There are other pitfalls as well, Mercurio adds:

  • No harvest date on the label means you run the risk of purchasing an old, possibly rancid oil. (True EVOO has a shelf life of only 18-24 months.)
  • If the label says "Packaged in [name of a country]" (such as Spain or Greece), then more than likely the oil wasn’t grown in that country, just bottled there to give it more cachet.

Like a Virgin?

How can you tell if the olive oil on your shelf is really extra virgin?

The North American Olive Oil Association (NAOOA), a trade group promoting olive oil, advises consumers to look for their label on the bottle

"A stipulation of membership in the NAOOA is to abide by strict quality control standards," NAOOA president Bob Bauer says in a statement emailed to WebMD. "To enforce the standards, the NAOOA purchases olive oils from the same stores where American consumers buy olive oil for home use. Then, those bottles are sent to labs in Europe run by the International Olive Council for chemical testing and analysis. The tests determine if the olive oils are what the labels say they are — and not adulterated or a mislabeled product." (The International Olive Council [IOC] is the worldwide body that sets quality standards for the olive oil industry.)
________________________
List of tasks
- a) Answer these from the olive oil passage, one line each:
(i) According to the passage, what is the shelf life of true EVOO?
(ii) Who is named as president of the NAOOA?
(iii) Where are the bottles the NAOOA buys sent for chemical testing and analysis?
- b) Reproduce the part of the olive oil passage starting at "The North American" and ending at "olive oil industry.)".
________________________
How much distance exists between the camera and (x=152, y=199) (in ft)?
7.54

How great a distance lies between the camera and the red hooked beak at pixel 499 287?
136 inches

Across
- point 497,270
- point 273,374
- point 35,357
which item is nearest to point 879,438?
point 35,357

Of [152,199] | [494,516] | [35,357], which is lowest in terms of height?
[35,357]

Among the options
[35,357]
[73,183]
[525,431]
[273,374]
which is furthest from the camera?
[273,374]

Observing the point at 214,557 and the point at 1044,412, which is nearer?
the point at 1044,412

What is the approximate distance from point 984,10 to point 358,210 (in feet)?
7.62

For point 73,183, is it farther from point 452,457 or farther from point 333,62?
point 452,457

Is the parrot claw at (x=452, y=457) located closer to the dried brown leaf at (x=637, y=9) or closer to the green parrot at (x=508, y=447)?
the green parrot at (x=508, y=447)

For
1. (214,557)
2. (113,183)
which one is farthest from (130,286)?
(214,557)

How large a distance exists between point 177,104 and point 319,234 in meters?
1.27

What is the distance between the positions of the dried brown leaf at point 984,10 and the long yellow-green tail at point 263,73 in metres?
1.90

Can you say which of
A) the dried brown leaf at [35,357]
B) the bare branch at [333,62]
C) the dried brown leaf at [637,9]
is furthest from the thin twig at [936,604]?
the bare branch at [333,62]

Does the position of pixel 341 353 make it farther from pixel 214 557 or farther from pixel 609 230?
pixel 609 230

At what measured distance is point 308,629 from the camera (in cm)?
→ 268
________________________
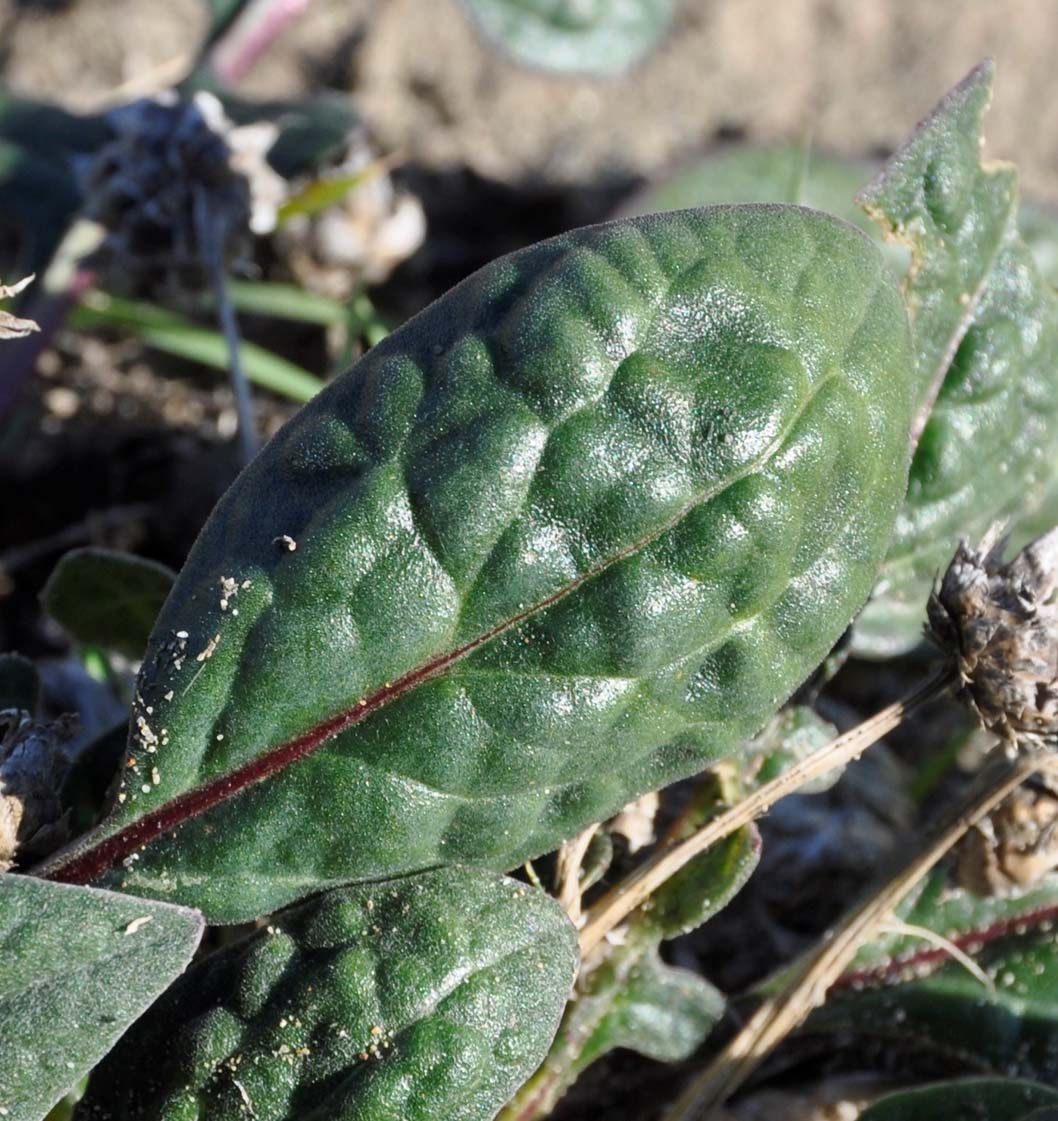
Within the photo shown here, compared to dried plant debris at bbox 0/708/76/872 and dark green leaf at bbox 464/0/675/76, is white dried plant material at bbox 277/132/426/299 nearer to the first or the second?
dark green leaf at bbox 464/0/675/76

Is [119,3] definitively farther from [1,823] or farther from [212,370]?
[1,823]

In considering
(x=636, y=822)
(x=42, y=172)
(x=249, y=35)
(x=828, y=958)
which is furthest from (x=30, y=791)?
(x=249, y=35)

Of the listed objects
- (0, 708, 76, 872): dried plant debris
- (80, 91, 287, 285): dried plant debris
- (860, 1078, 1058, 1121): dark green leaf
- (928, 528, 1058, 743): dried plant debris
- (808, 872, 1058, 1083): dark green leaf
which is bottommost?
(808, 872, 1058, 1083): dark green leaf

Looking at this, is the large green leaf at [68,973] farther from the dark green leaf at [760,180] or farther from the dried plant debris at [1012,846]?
________________________
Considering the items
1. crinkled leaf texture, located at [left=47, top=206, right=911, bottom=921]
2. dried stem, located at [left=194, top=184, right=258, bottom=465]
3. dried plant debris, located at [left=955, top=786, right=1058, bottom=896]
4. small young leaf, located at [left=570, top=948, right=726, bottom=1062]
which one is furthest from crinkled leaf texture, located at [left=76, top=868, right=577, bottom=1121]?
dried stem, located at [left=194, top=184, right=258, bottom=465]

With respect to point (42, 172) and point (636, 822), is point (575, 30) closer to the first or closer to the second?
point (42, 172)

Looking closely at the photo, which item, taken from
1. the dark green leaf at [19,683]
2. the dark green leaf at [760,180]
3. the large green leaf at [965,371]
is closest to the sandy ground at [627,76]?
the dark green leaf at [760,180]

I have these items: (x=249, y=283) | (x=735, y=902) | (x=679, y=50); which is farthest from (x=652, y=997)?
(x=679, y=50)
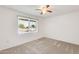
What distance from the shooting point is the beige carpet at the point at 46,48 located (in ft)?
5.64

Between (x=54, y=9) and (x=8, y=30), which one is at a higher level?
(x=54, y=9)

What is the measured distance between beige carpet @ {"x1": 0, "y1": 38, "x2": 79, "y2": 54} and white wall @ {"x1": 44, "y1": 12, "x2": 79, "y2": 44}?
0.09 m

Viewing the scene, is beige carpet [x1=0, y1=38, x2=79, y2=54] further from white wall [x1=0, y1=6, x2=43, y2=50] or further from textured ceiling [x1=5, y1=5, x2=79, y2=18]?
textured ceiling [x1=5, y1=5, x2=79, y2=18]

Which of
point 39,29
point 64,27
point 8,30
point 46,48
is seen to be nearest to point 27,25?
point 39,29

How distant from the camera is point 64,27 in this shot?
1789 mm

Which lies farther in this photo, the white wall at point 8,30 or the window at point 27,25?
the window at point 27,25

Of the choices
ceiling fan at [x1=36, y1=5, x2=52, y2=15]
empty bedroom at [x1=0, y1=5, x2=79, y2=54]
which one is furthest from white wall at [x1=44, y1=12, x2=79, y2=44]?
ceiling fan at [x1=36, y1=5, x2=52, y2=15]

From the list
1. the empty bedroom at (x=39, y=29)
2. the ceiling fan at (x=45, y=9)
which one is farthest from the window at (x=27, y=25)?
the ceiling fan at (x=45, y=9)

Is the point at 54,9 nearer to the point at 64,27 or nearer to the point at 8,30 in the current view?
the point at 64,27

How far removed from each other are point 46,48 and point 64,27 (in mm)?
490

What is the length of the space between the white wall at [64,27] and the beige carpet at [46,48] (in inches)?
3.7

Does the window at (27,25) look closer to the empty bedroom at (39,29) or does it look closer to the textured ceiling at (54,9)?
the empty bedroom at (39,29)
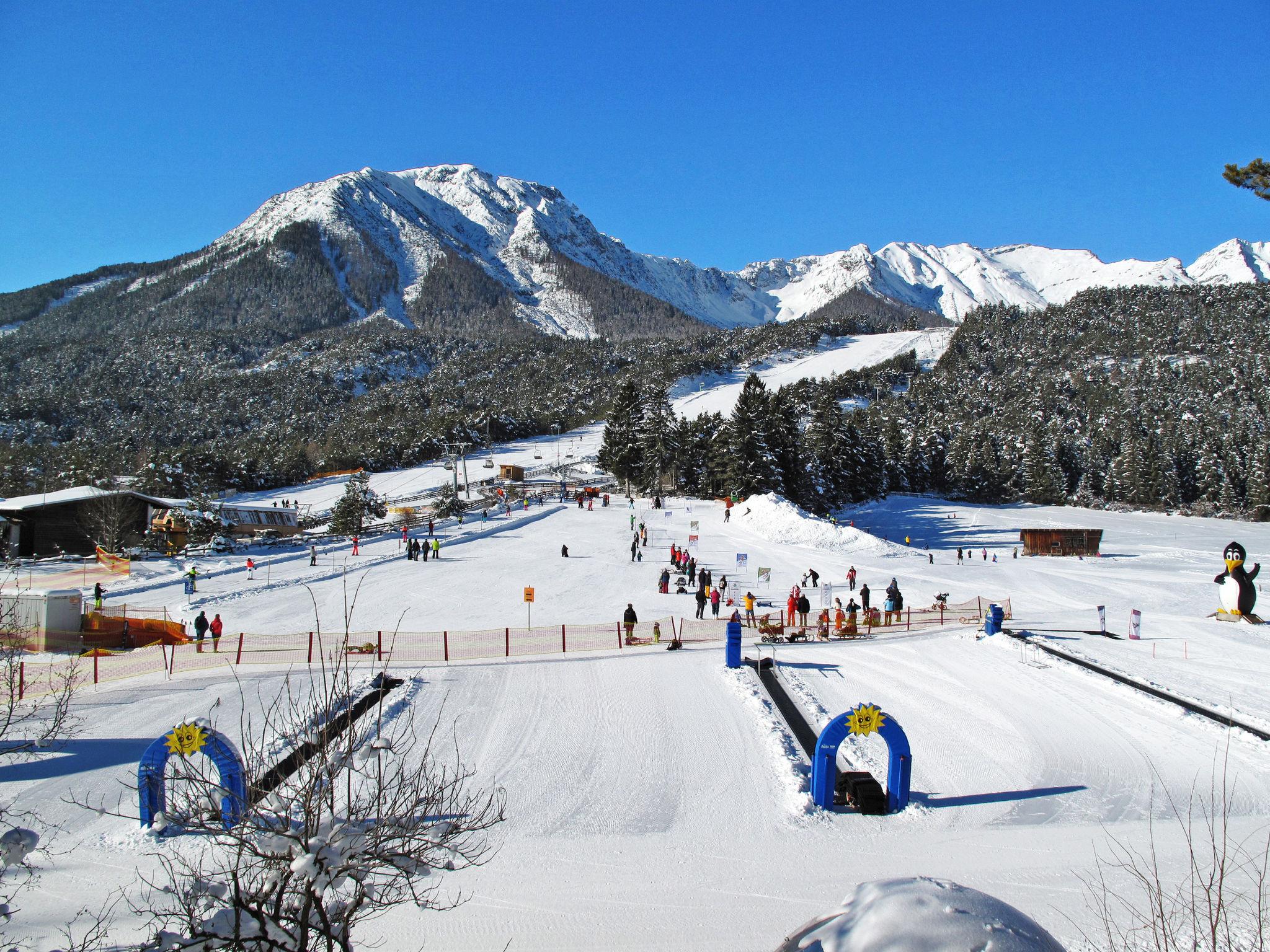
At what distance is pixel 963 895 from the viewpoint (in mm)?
________________________
Your written answers
- a)
(i) Only 18-24 months.
(ii) Bob Bauer.
(iii) To labs in Europe run by the International Olive Council.

- b)
The North American Olive Oil Association (NAOOA), a trade group promoting olive oil, advises consumers to look for their label on the bottle

"A stipulation of membership in the NAOOA is to abide by strict quality control standards," NAOOA president Bob Bauer says in a statement emailed to WebMD. "To enforce the standards, the NAOOA purchases olive oils from the same stores where American consumers buy olive oil for home use. Then, those bottles are sent to labs in Europe run by the International Olive Council for chemical testing and analysis. The tests determine if the olive oils are what the labels say they are — and not adulterated or a mislabeled product." (The International Olive Council [IOC] is the worldwide body that sets quality standards for the olive oil industry.)